§ Wybrany fragment
#####
Wyobraźcie sobie sytuację, w której siedzicie na małym i niepozornym motocyklu, podpuszczacie na światłach motocyklistę na dowolnym sprzęcie i wcale nie przegrywacie. Właśnie taki jest Duke 390, a jeżeli wcześniej odłączycie ABS, to przed kolejnymi światłami zatrzymacie się po długim, generującym trwały opad szczeny, pionowym stopalu. Jeżeli nie planujecie treningów stuntu, czego w mieście nie polecamy, to będziecie jeździli z włączonym ABSem. W przypadku takiego, czyli codziennego scenariusza efektywność układu hamulcowego ByBre (wyprodukowanego przez Brembo) zdecydowanie spadaja. Nie zrozumcie nas jednak źle, możliwości hamulców, mimo że nie zwijają asfaltu przed przednim kołem, wciąż w zupełności wystarczą do jazdy miejskiej. Tak samo jak układ chłodzenia cieczą, który przestaje dawać radę dopiero przy totalnie drastycznym traktowaniu silnika. Na koniec pozostała skrzynia biegów z 6 przełożeniami. Nie zawsze jest idealnie precyzyjna, a znalezienie luzu czasem przeciąga się dłużej, niż spór rodzinny w Modzie na Sukces, ale ogólna ocena jej pracy jest całkowicie pozytywna.
#####
Kontynuuj tekst o motocyklu Duke 390, zaczynając od zdania, które następuje po ostatnim.

§ Wykaz danych
#####
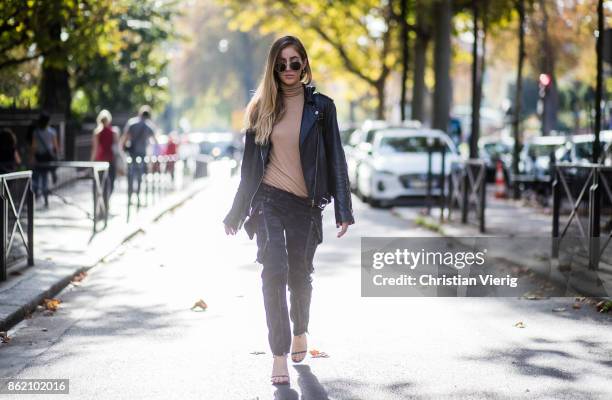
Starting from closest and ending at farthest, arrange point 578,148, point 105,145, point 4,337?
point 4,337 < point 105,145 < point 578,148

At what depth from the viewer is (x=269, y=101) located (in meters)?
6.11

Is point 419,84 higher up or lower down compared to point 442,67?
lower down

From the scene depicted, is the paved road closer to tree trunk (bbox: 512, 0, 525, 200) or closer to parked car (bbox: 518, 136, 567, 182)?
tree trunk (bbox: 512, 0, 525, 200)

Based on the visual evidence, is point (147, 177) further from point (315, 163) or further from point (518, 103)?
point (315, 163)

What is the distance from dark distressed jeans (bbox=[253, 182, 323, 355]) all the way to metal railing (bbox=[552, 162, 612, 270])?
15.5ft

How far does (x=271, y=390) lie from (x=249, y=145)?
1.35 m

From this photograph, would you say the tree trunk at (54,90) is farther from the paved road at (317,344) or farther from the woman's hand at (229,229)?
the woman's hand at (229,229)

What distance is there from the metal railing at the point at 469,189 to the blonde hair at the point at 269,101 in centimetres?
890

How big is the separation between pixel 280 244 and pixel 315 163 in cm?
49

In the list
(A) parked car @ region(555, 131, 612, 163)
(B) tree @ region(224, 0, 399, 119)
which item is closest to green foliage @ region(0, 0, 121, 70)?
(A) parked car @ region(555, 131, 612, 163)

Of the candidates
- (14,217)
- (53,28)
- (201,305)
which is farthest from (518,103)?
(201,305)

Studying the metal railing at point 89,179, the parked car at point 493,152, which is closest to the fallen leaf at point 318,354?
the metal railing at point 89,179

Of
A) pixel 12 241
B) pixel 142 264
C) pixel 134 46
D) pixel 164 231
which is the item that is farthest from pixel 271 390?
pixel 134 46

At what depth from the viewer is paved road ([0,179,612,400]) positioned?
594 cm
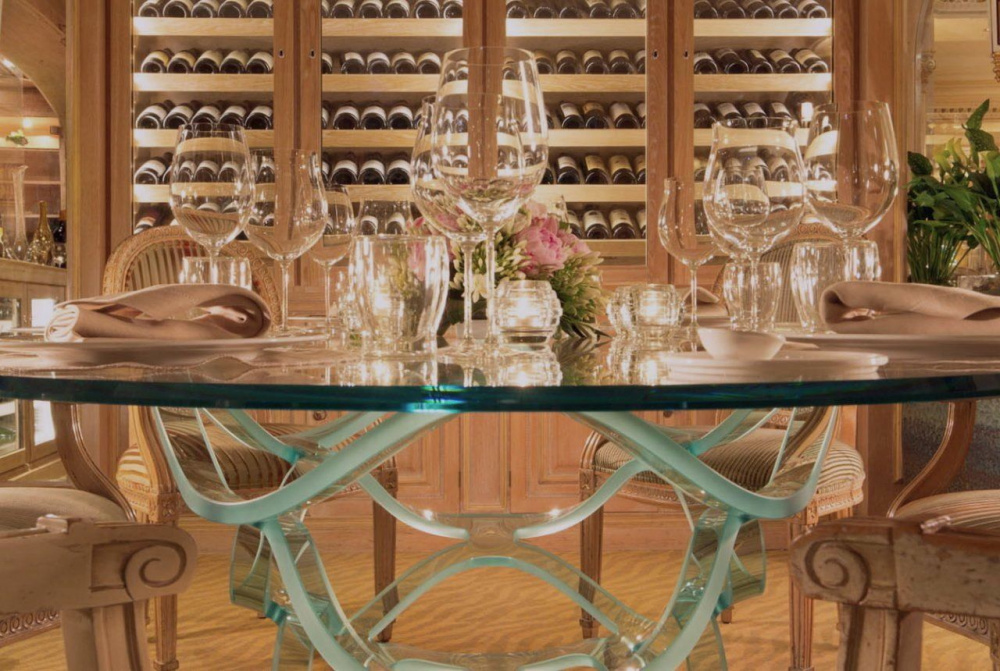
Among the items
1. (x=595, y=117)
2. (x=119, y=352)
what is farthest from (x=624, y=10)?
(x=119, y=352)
#####
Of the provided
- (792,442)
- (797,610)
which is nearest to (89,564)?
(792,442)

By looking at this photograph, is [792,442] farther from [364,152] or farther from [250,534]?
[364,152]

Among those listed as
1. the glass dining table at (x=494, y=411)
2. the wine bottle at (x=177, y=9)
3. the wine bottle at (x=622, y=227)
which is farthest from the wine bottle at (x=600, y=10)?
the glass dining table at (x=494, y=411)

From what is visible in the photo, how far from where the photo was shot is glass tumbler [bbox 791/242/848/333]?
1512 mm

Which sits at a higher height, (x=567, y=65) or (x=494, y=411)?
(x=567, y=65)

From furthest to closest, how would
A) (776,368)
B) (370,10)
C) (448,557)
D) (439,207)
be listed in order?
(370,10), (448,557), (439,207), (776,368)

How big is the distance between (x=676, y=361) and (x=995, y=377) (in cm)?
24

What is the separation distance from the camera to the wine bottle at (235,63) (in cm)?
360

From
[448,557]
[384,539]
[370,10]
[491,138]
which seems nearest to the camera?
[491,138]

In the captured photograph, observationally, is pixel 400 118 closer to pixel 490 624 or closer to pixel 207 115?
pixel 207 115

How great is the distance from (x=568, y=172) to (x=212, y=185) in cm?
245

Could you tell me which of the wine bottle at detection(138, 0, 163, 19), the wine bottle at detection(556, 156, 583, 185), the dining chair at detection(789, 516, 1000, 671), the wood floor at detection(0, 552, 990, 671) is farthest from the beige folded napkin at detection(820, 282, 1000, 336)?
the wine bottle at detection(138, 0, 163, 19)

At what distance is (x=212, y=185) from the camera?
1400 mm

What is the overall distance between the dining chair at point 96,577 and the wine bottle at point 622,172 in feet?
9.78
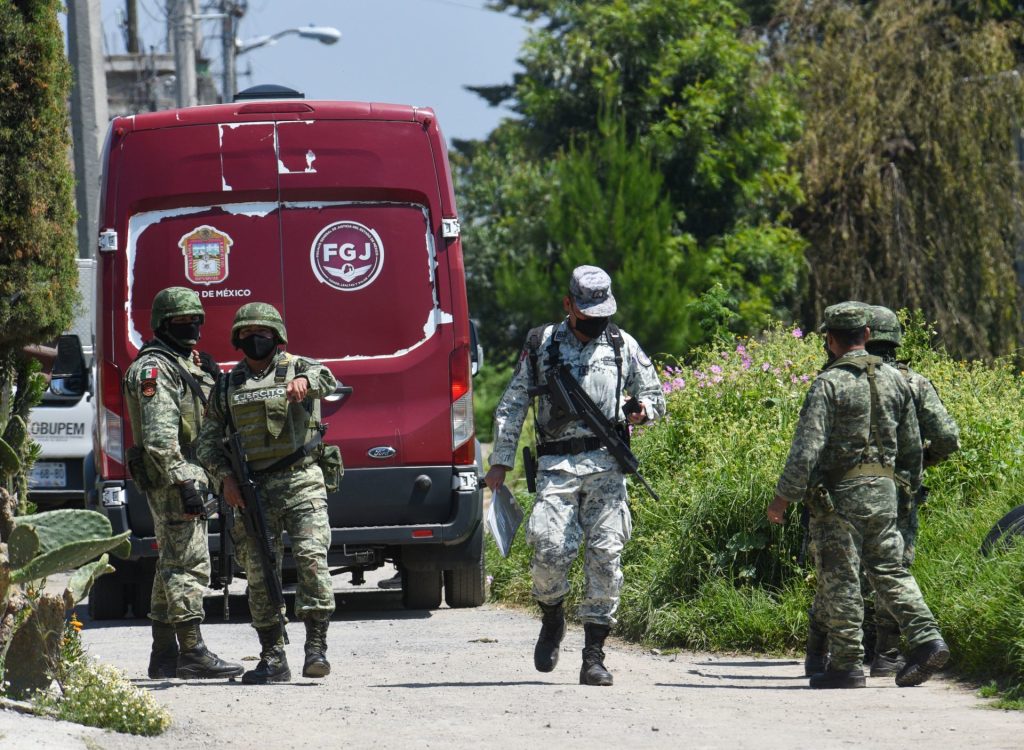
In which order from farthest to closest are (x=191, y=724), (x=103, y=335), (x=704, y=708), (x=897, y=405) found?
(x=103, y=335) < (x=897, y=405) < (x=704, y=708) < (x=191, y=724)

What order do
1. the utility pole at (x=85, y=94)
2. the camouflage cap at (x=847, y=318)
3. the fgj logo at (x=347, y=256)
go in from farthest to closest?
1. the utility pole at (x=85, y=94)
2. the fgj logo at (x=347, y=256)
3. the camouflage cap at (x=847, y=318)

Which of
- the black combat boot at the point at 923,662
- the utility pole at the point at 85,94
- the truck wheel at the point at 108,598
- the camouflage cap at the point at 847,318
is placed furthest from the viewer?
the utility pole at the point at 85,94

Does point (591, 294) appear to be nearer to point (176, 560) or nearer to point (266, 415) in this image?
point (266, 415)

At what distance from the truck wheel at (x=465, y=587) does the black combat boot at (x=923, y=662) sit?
#####
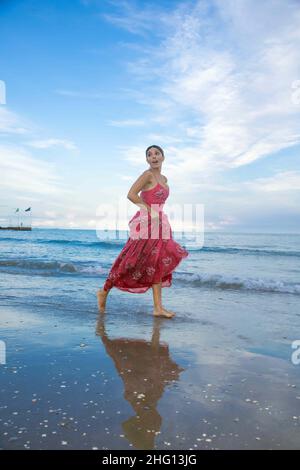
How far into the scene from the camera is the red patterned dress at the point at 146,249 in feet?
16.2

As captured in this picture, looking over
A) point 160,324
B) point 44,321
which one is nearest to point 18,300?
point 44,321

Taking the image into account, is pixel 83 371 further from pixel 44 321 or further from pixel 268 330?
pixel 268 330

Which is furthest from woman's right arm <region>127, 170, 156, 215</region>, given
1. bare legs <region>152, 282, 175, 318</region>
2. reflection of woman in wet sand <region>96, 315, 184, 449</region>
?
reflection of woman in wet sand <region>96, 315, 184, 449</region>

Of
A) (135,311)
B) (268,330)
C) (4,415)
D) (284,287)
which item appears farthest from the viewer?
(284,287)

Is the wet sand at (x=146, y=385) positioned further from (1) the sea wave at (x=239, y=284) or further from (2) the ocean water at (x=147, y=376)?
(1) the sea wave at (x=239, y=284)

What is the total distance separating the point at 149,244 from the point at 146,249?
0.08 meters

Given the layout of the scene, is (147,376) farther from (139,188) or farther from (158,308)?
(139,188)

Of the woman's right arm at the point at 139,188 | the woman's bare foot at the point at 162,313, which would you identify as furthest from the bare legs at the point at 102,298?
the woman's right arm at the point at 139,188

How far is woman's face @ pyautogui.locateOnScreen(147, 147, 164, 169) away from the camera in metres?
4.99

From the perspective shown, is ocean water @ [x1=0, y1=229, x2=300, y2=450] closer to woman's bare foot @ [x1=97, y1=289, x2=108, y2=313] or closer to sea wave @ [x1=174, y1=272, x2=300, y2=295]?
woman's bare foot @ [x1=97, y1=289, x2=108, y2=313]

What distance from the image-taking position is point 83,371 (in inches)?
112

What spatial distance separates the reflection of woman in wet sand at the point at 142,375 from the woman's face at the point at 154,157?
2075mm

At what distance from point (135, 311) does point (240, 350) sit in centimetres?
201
#####
§ Odpowiedź do zadania
Postanowiliśmy wspólnie…
…że test tego motocykla podzielimy na dwie części. Simpson miał wykonać swoją, trochę szaloną robotę w skateparku, a tutaj mieliście przeczytać, jak Duke 390 sprawuje się w codziennym, zwykłym użytkowaniu miejskim. Niestety jest pewien problem. Tego sprzęta nie godzi się nazwać „zwykłym”, a do tego ciężko nim jeździć w sposób „neutralny”. KTM Duke 390 jest w ciągłym trybie Ready to Race, a fun-factor tak daleko wykracza poza cywilną normę, że zwykły przejazd przez miasto już nigdy nie będzie wyłącznie pokonaniem odcinka od A do B. Teraz przed dotarciem do dowolnego celu będziesz chciał zaliczyć kilka winkli, tor przeszkód, gymkhanę, tor kartingowy, a na dokładkę pojeździć na kole. Przednim i tylnym. Jeżeli Waszym marzeniem jest zostać księciem w mieście, to mimo kilku swoich wad Duke 390 wydaje się idealnym wyborem. A wiecie co jest w tym wszystkim najlepsze? Żeby wyjechać nim z salonu, potrzeba zaledwie 19 990 zł!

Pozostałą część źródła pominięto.